On Rotten Tomatoes, the film holds an approval rating of 17% based on 12 reviews, with a weighted average rating of 4.37/10.

==Please Kill Mr. Kinski==

The production of Crawlspace was troubled by the disruptive, combative and eccentric behavior of star Klaus Kinski. More than a decade later, in 1999, director David Schmoeller produced and directed a nine-minute film about his experience with Kinski entitled Please Kill Mr. Kinski. In it, the director recounts severe problems working with the notoriously difficult actor (see production section, above). When Empire Pictures declined to allow Schmoeller and his producers to fire the actor, Schmoeller alleges that the "Italian producer" (presumably Roberto Bessi) came up with a plan to have Kinski killed for the insurance money (fortunately, Schmoeller explains, "cooler heads prevailed"). After finding out that Schmoeller and the producers had attempted to have him fired, Kinski became even more difficult to work with, making bizarre requests and causing chaos on the set. By the end of the shoot, Schmoeller claims the entire crew was verbally urging him to "Please kill Mr. Kinski."

Kinski had died in 1991, and at the end of the short Schmoeller expresses some sadness that he was quoted in Kinski's obituary as confirming he was difficult to work with (though he also notes "this was just karma biting him in the ass"). He says he wishes the obituary had quoted him saying, "what a compelling actor he was. How great he was to watch. He really was great to watch."
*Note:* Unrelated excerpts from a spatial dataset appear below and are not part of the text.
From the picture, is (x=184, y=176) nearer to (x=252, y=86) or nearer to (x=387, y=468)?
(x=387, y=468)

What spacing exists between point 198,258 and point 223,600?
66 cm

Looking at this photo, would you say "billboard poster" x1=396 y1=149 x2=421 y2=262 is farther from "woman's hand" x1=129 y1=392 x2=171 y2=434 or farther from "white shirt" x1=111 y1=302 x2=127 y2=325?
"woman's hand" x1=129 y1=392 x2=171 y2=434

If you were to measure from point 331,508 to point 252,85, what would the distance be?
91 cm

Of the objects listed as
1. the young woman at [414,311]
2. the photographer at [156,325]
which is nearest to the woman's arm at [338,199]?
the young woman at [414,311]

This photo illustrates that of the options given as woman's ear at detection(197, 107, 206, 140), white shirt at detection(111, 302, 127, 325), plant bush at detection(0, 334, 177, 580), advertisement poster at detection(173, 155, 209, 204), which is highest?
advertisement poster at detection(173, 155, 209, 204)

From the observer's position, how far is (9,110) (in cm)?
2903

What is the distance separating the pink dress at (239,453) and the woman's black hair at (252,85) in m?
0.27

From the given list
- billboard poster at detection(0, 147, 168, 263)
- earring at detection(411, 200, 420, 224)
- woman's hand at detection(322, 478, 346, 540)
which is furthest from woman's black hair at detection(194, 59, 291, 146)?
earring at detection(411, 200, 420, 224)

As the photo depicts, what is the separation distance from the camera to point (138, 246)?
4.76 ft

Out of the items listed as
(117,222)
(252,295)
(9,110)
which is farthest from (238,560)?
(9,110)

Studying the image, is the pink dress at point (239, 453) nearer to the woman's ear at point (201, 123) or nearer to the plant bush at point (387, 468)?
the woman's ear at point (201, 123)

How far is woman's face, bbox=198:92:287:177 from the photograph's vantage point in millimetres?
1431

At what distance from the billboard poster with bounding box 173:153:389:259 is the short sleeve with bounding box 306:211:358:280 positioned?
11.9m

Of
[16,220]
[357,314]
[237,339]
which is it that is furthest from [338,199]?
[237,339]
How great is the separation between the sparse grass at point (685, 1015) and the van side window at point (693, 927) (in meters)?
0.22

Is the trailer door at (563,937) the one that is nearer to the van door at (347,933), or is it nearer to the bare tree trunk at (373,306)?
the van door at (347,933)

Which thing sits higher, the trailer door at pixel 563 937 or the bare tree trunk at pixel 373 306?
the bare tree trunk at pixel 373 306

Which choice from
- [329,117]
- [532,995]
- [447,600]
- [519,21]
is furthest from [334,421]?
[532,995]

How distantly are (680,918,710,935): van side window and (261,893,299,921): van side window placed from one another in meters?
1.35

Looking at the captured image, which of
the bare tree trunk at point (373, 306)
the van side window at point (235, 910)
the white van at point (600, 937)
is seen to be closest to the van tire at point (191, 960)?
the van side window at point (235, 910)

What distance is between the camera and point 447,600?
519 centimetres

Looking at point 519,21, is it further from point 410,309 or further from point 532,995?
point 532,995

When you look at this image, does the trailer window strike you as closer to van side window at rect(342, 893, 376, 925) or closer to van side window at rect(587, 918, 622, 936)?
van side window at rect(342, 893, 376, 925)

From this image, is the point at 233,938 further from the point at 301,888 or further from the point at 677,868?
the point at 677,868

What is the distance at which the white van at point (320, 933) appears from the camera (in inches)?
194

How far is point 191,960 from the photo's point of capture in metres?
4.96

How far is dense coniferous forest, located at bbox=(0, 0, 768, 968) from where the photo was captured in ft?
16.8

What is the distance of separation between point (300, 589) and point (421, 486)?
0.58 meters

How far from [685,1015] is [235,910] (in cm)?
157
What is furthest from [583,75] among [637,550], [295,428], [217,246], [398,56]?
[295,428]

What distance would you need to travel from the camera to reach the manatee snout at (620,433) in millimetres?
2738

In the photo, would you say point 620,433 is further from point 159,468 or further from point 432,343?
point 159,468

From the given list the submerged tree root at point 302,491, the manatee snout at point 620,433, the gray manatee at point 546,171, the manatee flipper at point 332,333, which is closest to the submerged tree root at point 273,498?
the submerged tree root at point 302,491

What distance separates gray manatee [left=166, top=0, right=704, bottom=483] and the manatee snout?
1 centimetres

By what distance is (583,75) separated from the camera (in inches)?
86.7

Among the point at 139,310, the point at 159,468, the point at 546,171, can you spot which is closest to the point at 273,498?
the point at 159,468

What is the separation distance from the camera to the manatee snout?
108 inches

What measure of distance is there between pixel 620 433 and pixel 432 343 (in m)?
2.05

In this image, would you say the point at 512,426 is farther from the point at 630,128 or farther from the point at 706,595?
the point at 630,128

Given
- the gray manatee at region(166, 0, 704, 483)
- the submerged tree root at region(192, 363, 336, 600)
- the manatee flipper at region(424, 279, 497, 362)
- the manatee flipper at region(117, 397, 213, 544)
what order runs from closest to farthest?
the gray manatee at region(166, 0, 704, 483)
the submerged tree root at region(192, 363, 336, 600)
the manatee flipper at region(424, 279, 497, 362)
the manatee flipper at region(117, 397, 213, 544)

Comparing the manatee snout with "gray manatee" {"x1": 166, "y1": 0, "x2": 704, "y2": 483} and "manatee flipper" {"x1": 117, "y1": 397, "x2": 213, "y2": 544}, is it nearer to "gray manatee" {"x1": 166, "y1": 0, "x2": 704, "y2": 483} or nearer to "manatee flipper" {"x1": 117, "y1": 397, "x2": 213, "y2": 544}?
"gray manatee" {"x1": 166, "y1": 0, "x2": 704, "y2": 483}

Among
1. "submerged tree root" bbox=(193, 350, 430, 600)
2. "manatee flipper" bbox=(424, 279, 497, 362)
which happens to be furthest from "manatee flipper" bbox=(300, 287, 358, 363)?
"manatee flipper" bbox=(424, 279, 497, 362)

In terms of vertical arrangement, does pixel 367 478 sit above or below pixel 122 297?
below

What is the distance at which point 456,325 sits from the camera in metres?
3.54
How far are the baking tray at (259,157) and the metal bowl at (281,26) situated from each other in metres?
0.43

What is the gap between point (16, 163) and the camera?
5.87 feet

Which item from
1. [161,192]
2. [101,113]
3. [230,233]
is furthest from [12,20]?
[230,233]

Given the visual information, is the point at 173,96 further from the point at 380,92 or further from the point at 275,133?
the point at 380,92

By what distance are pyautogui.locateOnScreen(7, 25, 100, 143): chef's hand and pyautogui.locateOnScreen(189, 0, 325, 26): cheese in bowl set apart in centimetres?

In a 2011 interview, Schmoeller claims he had been telling the story of his experience with Kinski to other actors for years, but was inspired to make the film when he was approached by the independent filmmaker John Pierson, who had a show on IFC at the time. In the same interview, he flatly denies the suggestion that he at all exaggerated his tales for the film, stating: "The behind-the-scenes footage of Kinski screaming at the crew member; as well as the interview footage with Kinski in my own Please Kill Mr. Kinski – should be enough to document Kinski's volatile behavior. I didn't exaggerate anything in Please Kill Mr. Kinski. As far as I am concerned, Kinski is responsible for all his own 'myth-making.'"

Schmoeller's official website states, "Of all of my work, even the more well-known cult feature films, this short [Please Kill Mr. Kinski] is probably more talked about and more enjoyed than any other single title."